# [Stored data]
....
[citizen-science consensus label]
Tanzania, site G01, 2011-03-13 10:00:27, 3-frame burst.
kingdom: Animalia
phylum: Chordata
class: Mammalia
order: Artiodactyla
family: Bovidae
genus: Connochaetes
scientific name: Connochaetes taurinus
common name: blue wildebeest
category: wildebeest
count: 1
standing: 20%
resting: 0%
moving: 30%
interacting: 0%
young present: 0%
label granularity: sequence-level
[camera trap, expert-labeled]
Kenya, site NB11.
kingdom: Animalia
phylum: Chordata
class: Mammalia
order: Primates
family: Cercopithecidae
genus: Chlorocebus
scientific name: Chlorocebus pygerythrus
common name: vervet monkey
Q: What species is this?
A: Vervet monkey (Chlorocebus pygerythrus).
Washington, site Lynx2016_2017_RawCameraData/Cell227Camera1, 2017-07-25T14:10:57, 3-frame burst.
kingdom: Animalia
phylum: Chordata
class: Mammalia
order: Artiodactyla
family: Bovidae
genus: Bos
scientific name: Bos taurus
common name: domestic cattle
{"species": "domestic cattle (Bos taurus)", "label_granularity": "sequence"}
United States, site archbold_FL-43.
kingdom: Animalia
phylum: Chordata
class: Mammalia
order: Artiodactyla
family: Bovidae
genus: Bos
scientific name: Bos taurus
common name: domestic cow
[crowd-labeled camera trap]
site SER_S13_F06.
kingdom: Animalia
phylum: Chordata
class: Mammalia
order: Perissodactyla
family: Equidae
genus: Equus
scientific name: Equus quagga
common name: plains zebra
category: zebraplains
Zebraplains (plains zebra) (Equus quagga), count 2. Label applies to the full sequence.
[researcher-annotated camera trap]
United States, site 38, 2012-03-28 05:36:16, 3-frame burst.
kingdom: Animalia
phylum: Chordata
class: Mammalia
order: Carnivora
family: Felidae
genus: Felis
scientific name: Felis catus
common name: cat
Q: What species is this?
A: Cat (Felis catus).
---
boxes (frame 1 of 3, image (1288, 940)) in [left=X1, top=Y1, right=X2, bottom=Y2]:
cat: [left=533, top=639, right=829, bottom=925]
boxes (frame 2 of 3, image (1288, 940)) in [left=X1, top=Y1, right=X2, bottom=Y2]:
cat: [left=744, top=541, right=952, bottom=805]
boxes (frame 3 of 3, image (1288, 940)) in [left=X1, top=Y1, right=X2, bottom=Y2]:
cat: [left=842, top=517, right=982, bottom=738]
....
# [Problem statement]
All records are to be restated exactly, from the first line to the last line.

# [Result for this task]
[citizen-science consensus label]
Tanzania, site G01, 2011-03-13 10:00:27, 3-frame burst.
kingdom: Animalia
phylum: Chordata
class: Mammalia
order: Artiodactyla
family: Bovidae
genus: Connochaetes
scientific name: Connochaetes taurinus
common name: blue wildebeest
category: wildebeest
count: 1
standing: 20%
resting: 0%
moving: 30%
interacting: 0%
young present: 0%
label granularity: sequence-level
[camera trap, expert-labeled]
Kenya, site NB11.
kingdom: Animalia
phylum: Chordata
class: Mammalia
order: Primates
family: Cercopithecidae
genus: Chlorocebus
scientific name: Chlorocebus pygerythrus
common name: vervet monkey
Q: What species is this?
A: Vervet monkey (Chlorocebus pygerythrus).
Washington, site Lynx2016_2017_RawCameraData/Cell227Camera1, 2017-07-25T14:10:57, 3-frame burst.
kingdom: Animalia
phylum: Chordata
class: Mammalia
order: Artiodactyla
family: Bovidae
genus: Bos
scientific name: Bos taurus
common name: domestic cattle
{"species": "domestic cattle (Bos taurus)", "label_granularity": "sequence"}
United States, site archbold_FL-43.
kingdom: Animalia
phylum: Chordata
class: Mammalia
order: Artiodactyla
family: Bovidae
genus: Bos
scientific name: Bos taurus
common name: domestic cow
[crowd-labeled camera trap]
site SER_S13_F06.
kingdom: Animalia
phylum: Chordata
class: Mammalia
order: Perissodactyla
family: Equidae
genus: Equus
scientific name: Equus quagga
common name: plains zebra
category: zebraplains
Zebraplains (plains zebra) (Equus quagga), count 2. Label applies to the full sequence.
[researcher-annotated camera trap]
United States, site 38, 2012-03-28 05:36:16, 3-frame burst.
kingdom: Animalia
phylum: Chordata
class: Mammalia
order: Carnivora
family: Felidae
genus: Felis
scientific name: Felis catus
common name: cat
Q: What species is this?
A: Cat (Felis catus).
---
boxes (frame 1 of 3, image (1288, 940)) in [left=X1, top=Y1, right=X2, bottom=Y2]:
cat: [left=533, top=639, right=829, bottom=925]
boxes (frame 2 of 3, image (1288, 940)) in [left=X1, top=Y1, right=X2, bottom=Y2]:
cat: [left=744, top=541, right=952, bottom=805]
boxes (frame 3 of 3, image (1288, 940)) in [left=X1, top=Y1, right=X2, bottom=Y2]:
cat: [left=842, top=517, right=982, bottom=738]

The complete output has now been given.